Help will be much appreciated ... ...

Peter

 

[andrewkirk]

Hello Peter. It's good to see you posting again. Haven't seen you for some time.

I can't make sense of the line that defines $F_j(t)$, between 2.2 and 2.3. There's a big space containing a fuzzy superscript-like mark that is a bit like a $t$ or a 1, but doesn't exactly match either. I can't think of any way to interpret it. It can't be an exponent, as a vector can't be raised to a power.

Do you know what that line is trying to do?

PS Also $e^j$ appears undefined. Is the author referring to the vector with all zero components except for a 1 in the $j$th position?

 

[andrewkirk]

Ah OK, got it now. It's actually $h^{j-1}$ but the minus sign is invisible in the scan, and the 1 doesn't quite look like a 1.

To prove that formula, look back at 2.2. All we need to do is prove that $F_j(h_j)=f(x+h^j)$ and $F_j(0)=f(x+h^{j-1})$. To do that, just substitute $h_j$ and 0 into the formula that defines $F_j$. It's easy for the 0 case. The other case might require a bit of extra thought, involving the relationship between $h^j$ and $h^{j-1}$.

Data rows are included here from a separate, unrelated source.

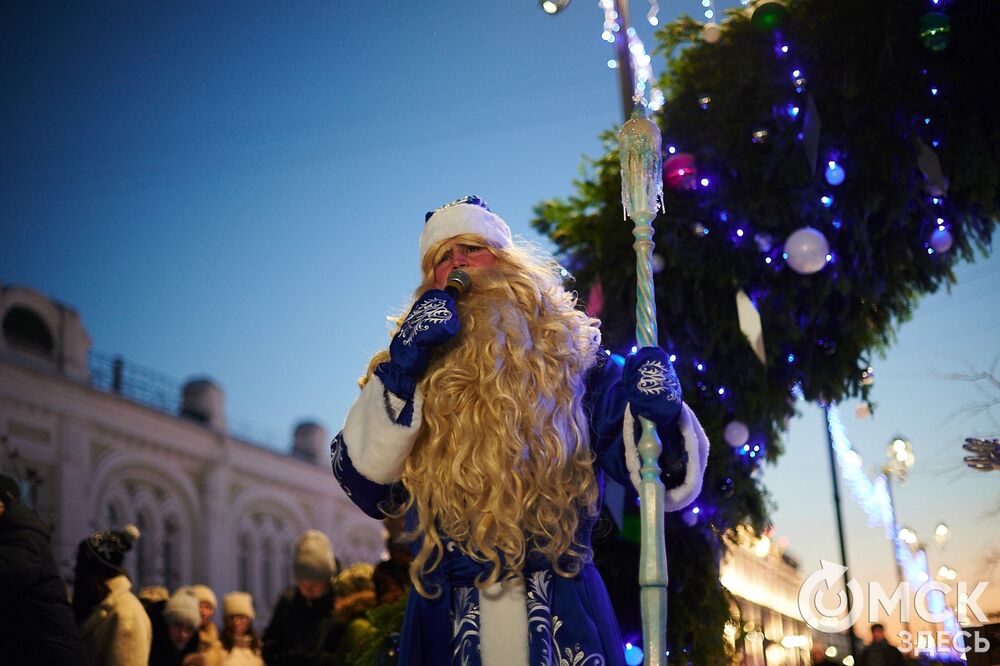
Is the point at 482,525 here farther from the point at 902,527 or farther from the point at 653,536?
the point at 902,527

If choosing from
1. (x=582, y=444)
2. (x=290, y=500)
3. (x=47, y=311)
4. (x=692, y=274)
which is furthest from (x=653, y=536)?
(x=290, y=500)

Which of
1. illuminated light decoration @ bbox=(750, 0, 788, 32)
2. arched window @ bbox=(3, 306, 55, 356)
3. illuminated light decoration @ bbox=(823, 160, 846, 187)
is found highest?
arched window @ bbox=(3, 306, 55, 356)

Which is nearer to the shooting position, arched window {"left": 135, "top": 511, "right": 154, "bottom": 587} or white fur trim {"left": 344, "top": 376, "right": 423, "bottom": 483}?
white fur trim {"left": 344, "top": 376, "right": 423, "bottom": 483}

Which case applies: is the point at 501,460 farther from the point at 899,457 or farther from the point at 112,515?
the point at 112,515

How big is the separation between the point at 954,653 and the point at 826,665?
1371mm

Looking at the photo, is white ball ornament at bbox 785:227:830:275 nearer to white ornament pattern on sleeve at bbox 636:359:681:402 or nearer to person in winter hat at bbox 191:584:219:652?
white ornament pattern on sleeve at bbox 636:359:681:402

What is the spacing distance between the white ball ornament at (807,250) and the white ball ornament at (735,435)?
2.35 feet

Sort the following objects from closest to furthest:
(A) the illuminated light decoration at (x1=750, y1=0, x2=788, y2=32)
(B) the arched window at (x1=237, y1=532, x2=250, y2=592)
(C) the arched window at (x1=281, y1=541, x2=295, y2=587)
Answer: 1. (A) the illuminated light decoration at (x1=750, y1=0, x2=788, y2=32)
2. (B) the arched window at (x1=237, y1=532, x2=250, y2=592)
3. (C) the arched window at (x1=281, y1=541, x2=295, y2=587)

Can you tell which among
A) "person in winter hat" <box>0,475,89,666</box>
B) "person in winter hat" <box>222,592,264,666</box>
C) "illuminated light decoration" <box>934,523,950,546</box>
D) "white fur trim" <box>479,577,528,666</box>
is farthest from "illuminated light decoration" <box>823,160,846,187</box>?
"person in winter hat" <box>222,592,264,666</box>

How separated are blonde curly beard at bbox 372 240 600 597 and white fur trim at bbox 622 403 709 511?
117 mm

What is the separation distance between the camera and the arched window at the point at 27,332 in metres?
7.25

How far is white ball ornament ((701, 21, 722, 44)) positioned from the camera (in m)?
4.29

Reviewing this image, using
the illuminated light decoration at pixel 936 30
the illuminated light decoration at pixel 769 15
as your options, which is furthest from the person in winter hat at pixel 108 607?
the illuminated light decoration at pixel 936 30

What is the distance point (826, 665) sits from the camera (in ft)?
17.8
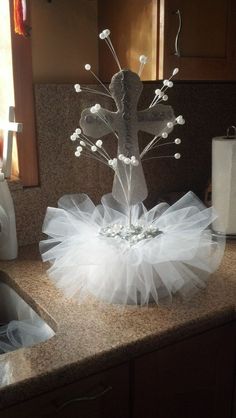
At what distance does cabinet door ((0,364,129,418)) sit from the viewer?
66 centimetres

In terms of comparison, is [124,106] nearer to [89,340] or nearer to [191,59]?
[191,59]

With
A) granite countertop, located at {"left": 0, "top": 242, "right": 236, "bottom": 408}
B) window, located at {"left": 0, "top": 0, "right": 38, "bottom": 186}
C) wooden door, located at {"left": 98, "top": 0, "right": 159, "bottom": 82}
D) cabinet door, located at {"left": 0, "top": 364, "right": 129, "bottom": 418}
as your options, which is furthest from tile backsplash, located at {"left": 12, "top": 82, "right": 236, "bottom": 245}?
cabinet door, located at {"left": 0, "top": 364, "right": 129, "bottom": 418}

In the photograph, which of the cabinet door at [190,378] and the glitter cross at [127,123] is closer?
the cabinet door at [190,378]

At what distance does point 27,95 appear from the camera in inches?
43.8

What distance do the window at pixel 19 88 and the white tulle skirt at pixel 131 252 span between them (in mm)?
242

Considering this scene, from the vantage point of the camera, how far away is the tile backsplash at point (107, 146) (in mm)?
1173

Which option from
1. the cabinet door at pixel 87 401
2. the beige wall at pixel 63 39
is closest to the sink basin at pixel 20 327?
the cabinet door at pixel 87 401

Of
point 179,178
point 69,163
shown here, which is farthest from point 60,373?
point 179,178

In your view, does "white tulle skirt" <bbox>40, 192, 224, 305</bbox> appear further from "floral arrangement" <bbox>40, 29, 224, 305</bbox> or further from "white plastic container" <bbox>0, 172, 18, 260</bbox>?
"white plastic container" <bbox>0, 172, 18, 260</bbox>

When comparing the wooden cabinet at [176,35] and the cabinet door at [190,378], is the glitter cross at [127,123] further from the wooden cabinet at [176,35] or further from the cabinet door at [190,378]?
the cabinet door at [190,378]

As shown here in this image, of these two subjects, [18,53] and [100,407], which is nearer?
[100,407]

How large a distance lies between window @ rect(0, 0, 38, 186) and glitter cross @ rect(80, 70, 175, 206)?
29 cm

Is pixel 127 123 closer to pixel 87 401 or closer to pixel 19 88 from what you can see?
pixel 19 88

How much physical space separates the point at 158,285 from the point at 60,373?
299mm
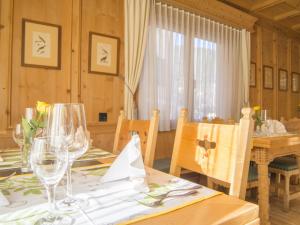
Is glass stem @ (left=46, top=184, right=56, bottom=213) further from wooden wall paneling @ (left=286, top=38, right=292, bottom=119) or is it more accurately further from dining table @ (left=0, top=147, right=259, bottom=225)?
wooden wall paneling @ (left=286, top=38, right=292, bottom=119)

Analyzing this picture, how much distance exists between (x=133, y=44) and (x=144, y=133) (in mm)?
1713

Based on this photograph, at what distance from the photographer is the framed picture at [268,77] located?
15.3 feet

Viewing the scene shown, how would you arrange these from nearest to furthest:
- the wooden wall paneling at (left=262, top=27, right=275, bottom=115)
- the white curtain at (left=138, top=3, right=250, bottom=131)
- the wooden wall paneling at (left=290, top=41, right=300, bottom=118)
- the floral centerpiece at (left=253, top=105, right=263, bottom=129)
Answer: the floral centerpiece at (left=253, top=105, right=263, bottom=129), the white curtain at (left=138, top=3, right=250, bottom=131), the wooden wall paneling at (left=262, top=27, right=275, bottom=115), the wooden wall paneling at (left=290, top=41, right=300, bottom=118)

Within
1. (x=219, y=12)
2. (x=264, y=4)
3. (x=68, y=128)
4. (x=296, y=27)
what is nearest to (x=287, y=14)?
(x=264, y=4)

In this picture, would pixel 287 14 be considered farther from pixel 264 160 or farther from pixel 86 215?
pixel 86 215

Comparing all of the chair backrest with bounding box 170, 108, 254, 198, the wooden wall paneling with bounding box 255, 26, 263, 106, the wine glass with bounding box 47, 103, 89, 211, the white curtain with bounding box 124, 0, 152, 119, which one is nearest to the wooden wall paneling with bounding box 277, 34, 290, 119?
the wooden wall paneling with bounding box 255, 26, 263, 106

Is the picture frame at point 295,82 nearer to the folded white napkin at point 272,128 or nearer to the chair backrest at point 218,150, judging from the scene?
the folded white napkin at point 272,128

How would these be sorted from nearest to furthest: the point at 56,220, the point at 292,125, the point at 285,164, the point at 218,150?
the point at 56,220
the point at 218,150
the point at 285,164
the point at 292,125

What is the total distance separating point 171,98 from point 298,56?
3.87m

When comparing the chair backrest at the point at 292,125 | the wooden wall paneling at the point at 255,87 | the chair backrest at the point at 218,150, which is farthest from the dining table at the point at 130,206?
the wooden wall paneling at the point at 255,87

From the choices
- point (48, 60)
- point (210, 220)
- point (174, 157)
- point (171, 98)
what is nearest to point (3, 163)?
point (174, 157)

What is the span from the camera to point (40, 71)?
237cm

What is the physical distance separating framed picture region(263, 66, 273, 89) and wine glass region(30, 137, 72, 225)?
4716mm

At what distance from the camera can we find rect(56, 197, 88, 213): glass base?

For the last bit, substitute the RHS of 2.4 into the bit inside the absolute value signs in the next line. Then use 2.3 to replace the derivative of $F_j$ by a partial derivative of $f$ (RHS of 2.3), inside that absolute value.

But how to get rid of the absolute value signs? I think the answer is that they should not be there. They are a mistake. Look at where they are introduced in 2.2. No reason is given for them and inspection of that formula suggests it makes more sense if the absolute value signs are just replaced by parentheses. Indeed, for 2.2 to be true as written, $x$ would have to be a local minimum of $f$, and that is not in the premises of the proposition. The absolute-valueness of them is not used anywhere in the proof. Indeed, the proof goes through if they are changed to parentheses, but not otherwise.

 

[Math Amateur]

Ah OK, got it now. It's actually $h^{j-1}$ but the minus sign is invisible in the scan, and the 1 doesn't quite look like a 1.

To prove that formula, look back at 2.2. All we need to do is prove that $F_j(h_j)=f(x+h^j)$ and $F_j(0)=f(x+h^{j-1})$. To do that, just substitute $h_j$ and 0 into the formula that defines $F_j$. It's easy for the 0 case. The other case might require a bit of extra thought, involving the relationship between $h^j$ and $h^{j-1}$.

For the last bit, substitute the RHS of 2.4 into the bit inside the absolute value signs in the next line. Then use 2.3 to replace the derivative of $F_j$ by a partial derivative of $f$ (RHS of 2.3), inside that absolute value.

But how to get rid of the absolute value signs? I think the answer is that they should not be there. They are a mistake. Look at where they are introduced in 2.2. No reason is given for them and inspection of that formula suggests it makes more sense if the absolute value signs are just replaced by parentheses. Indeed, for 2.2 to be true as written, $x$ would have to be a local minimum of $f$, and that is not in the premises of the proposition. The absolute-valueness of them is not used anywhere in the proof. Indeed, the proof goes through if they are changed to parentheses, but not otherwise.

Hi Andrew,

Good to hear from you ...

Sorry about difficulty of reading scan ... it's to do with the nature and quality of the printing in the text ... in particular ... brackets ... ie [ and ] look like absolute value signs ... sorry about misleading you ...

Will now read your next post ...

Peter

 

[Math Amateur]

Thanks so much, Andrew ...

Did what you suggested ... and result was achieved ... !

Thanks again!

Peter